I know it’s probably unseemly to pray for yourself… kind of like telling friends what to get you for your birthday… but maybe while you’re communing with the Almighty, you could slip in a small request from me that he send you a some small semblance of a clue. Asshat.

Excommunication…

I think it is safe to say that most people don’t know, or particularly care, what it is exactly that I do on a daily basis. There are, from time to time, however, questions. In an effort to address some of these, I provide the following. This in no way reflects my actual job description, only what is taking up most of my time currently.

In the Church, canon law lays out the doctrine, regulations, and procedures that define what it means to be “in the faith.” While the Pope is the spiritual head of the faith and the Vicar of Christ, the Prefect of the Congregation for the Doctrine of the Faith is charged with preserving and enforcing the central tenants of the faith. In this role, he functions a bit like the Supreme Court in its role as arbiter of the Constitution. Unlike court decisions, which cannot be appealed, the prefect’s decisions can be reversed by the Pope.
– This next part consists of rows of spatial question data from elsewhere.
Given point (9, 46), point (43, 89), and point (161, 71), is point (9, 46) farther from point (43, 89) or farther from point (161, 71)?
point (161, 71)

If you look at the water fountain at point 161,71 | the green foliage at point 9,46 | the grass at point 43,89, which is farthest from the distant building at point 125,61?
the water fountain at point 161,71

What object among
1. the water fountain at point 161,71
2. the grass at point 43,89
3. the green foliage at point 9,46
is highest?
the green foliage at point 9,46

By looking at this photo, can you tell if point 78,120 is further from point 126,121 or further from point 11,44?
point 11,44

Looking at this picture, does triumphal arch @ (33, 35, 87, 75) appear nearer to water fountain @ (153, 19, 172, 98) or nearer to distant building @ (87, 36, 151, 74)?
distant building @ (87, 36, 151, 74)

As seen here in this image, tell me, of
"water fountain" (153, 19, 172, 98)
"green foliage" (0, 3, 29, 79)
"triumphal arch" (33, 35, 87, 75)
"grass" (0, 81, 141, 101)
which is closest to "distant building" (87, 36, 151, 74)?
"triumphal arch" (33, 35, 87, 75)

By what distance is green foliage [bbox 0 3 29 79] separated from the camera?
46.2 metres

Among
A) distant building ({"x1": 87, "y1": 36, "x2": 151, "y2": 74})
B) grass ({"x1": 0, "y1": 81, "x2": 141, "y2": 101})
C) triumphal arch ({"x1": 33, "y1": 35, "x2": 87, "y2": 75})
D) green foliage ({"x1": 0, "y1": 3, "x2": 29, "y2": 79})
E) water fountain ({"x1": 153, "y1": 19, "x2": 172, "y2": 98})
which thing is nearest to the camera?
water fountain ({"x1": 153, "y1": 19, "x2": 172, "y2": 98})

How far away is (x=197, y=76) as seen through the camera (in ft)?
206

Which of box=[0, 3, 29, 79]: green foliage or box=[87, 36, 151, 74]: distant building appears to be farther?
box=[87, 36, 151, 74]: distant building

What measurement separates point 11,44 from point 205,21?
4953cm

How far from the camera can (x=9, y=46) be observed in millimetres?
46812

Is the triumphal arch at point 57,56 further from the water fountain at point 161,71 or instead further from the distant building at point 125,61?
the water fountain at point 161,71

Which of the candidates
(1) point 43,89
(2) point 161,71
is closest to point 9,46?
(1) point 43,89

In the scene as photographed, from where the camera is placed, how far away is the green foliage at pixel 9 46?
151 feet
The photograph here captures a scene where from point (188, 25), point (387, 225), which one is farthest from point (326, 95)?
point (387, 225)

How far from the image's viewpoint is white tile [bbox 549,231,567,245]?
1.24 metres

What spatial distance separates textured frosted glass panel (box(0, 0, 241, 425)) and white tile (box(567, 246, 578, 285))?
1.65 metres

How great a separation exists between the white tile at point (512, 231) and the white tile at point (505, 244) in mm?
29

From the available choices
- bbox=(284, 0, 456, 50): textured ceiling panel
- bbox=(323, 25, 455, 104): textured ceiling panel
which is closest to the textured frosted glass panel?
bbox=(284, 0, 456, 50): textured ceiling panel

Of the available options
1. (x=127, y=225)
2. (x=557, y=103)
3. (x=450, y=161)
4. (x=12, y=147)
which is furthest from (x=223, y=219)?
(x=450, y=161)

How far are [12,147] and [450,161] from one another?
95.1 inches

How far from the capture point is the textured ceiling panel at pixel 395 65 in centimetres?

I am keeper of the business processes and standard operating procedures… Ensuring that our own dogma and doctrine are carried out and interpreted correctly by the faithful. It only sounds dull because it can be. It’s driven by a perverse attention to detail and a profoundly retentive belief that all of our people, everywhere on earth, should do everything exactly same way. Sadly, I lack the power of excommunication, a deficiency I should probably bring up at our next staff meeting.

After writing this out, I realize that using the internal organization of the Catholic Church in an effort to simplify the explanation of what I have been up to may not have exactly hit the mark. Sorry.